**Texte fourni**
◇ ◇ ◇ ◇ ◇

Propos fumeux
Coup de tabac et autres billevesées
Nos nobles académiciens se sentent une lourde responsabilité. Ils doivent servir de filtre entre la langue et le Palais, là où se prennent les grandes orientations politiques. La conformité à la loi s'impose désormais à l'usage d'expressions qui avaient trouvé leurs racines dans une autre époque. Il convient désormais d'éradiquer le mal à la racine et de pourfendre la formule même si elle est chique et que certains en usent avec assuétude. Les personnalités prises la main dans le sac de la blague seront mis au ban, l'usage de « Coup de Tabac » pour désigner un gros coup de vent en mer est désormais totalement prohibé et qui dorénavant se nommera « Coup de vapoteuse » d'après nos augustes lettrés.
L'actualité récente a même contraint nos gardiens du temple des mots de se mettre rapidement au travail ce qui n'a jamais été dans leurs habitudes. C'est ainsi qu'une demande du ministère de la santé leur est parvenue avec l'injonction d'agir immédiatement au risque de prendre une contre-danse. Les « habits-verts » se sont réunis en respectant les gestes barrières pour régler son compte à une expression devenue équivoque. Il est inutile de tourner en rond ou de se cacher derrière son petit doigt, le « Bal masqué » a fait long feu, il conviendra désormais de dire « solo chorégraphique grimé ». On peut craindre que certains se prennent la langue dans les pieds avec une pareille formule.

◇ ◇ ◇ ◇ ◇

**Données fournies**
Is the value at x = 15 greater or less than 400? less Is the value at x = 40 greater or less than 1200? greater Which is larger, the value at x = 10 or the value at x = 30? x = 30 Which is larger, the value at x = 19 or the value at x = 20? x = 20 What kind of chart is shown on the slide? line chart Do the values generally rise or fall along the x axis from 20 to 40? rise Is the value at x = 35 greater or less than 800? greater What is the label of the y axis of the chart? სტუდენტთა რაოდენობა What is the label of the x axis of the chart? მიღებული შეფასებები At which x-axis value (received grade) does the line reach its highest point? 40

◇ ◇ ◇ ◇ ◇

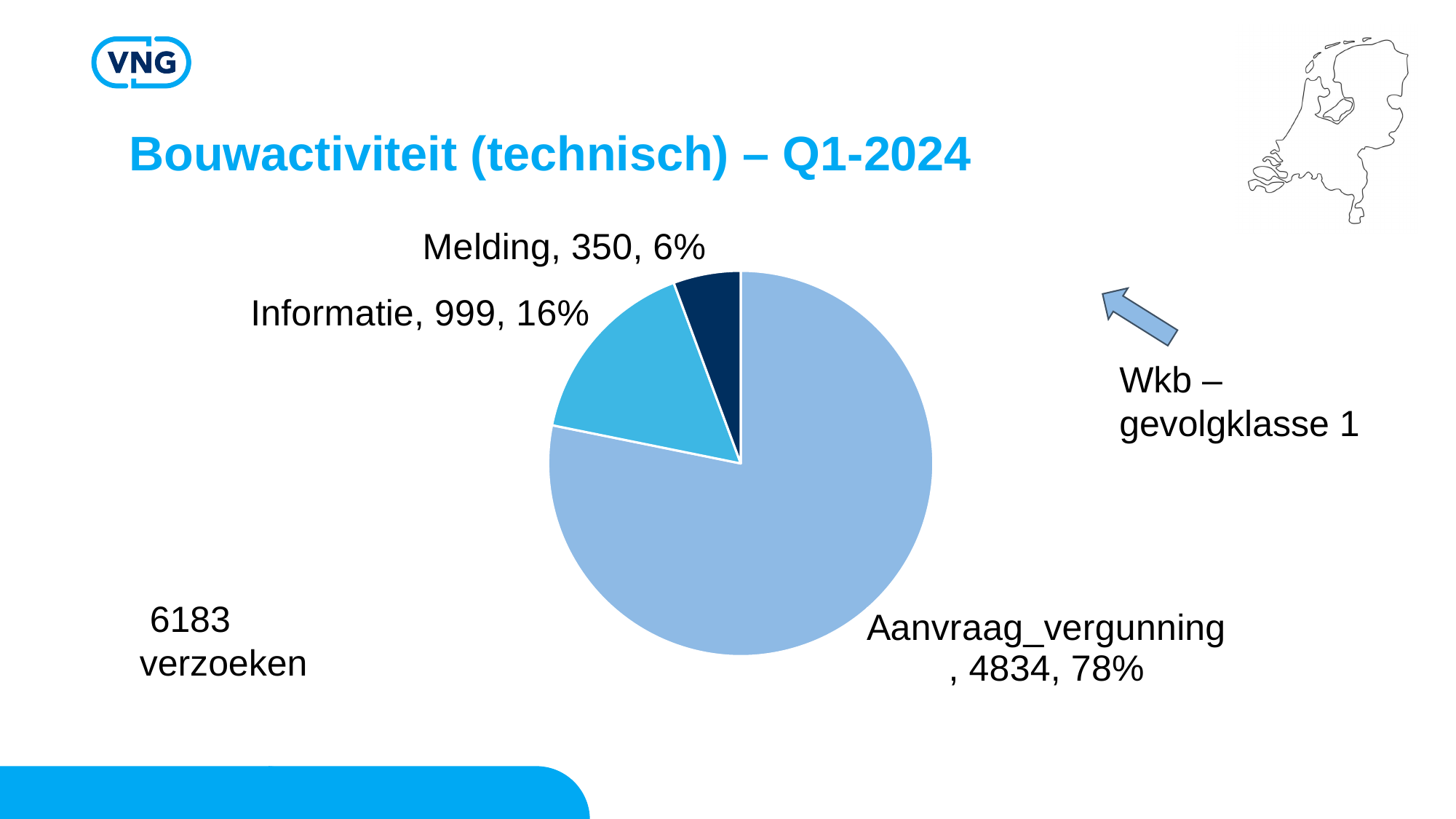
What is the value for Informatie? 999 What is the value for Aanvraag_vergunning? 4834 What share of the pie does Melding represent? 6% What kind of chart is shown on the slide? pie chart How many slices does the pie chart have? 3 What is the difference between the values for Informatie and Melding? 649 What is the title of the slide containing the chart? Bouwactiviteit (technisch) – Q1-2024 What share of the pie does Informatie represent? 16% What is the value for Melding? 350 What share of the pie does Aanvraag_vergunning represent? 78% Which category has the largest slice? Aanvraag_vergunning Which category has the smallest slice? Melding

◇ ◇ ◇ ◇ ◇

**Consigne écrite 1**
Indiquez si chacun des énoncés (a), (b) et (c) concorde avec le texte sur les expressions proscrites par les académiciens, en répondant par oui ou par non et en citant fidèlement les mots du texte qui tranchent. (a) L'emploi de « Coup de Tabac » pour un gros coup de vent en mer reste permis. (b) Les académiciens ont coutume de se mettre rapidement au travail. (c) La demande d'agir immédiatement est venue du ministère de la santé.
**Consigne écrite 2**
Poursuivez le texte sur les expressions proscrites par les académiciens à partir de sa dernière phrase.

**Réponse à l'exercice 1**
(a) Non : « est désormais totalement prohibé ».
(b) Non : « ce qui n'a jamais été dans leurs habitudes ».
(c) Oui : « une demande du ministère de la santé leur est parvenue ».

**Réponse à l'exercice 2**
Dans le même temps et pour confirmer l'usage de la rue et surtout de la toile, les lexicologues de L'Institut de France se sont penchés sur l'orthographe d'un mot qui a été particulièrement malmené depuis une année. Soucieux de coller à la pratique populaire quand celle-ci prend le pas sur la graphie officielle tout autant que désireux malgré tout de montrer leur indépendance avec le pouvoir, les vénérables grammairiens ont validé cette nouvelle graphie pour « MasQuarade ». Ce choix ayant entraîné une protestation officielle venue du Palais sous la forme d'un commentaire sur un réseau social bien connu ce qui confirma les immortels dans leur décision.
Leur travail s'est heurté à une difficulté de taille pour l'expression suivante. La division a du reste régné dans la docte académie, se transformant parfois en bataille de chiffonniers. Ces hommes (et ses quelques femmes) de papier ne pouvant se mettre d'accord que sur un point : l'expression « Gestes barrières » relevant pour le moins de l'oxymore inadapté. Un geste leur semblant à juste titre en totale contradiction avec l'immobilité de la barrière. Mais morbleu, par quoi remplacer cette absurdité ?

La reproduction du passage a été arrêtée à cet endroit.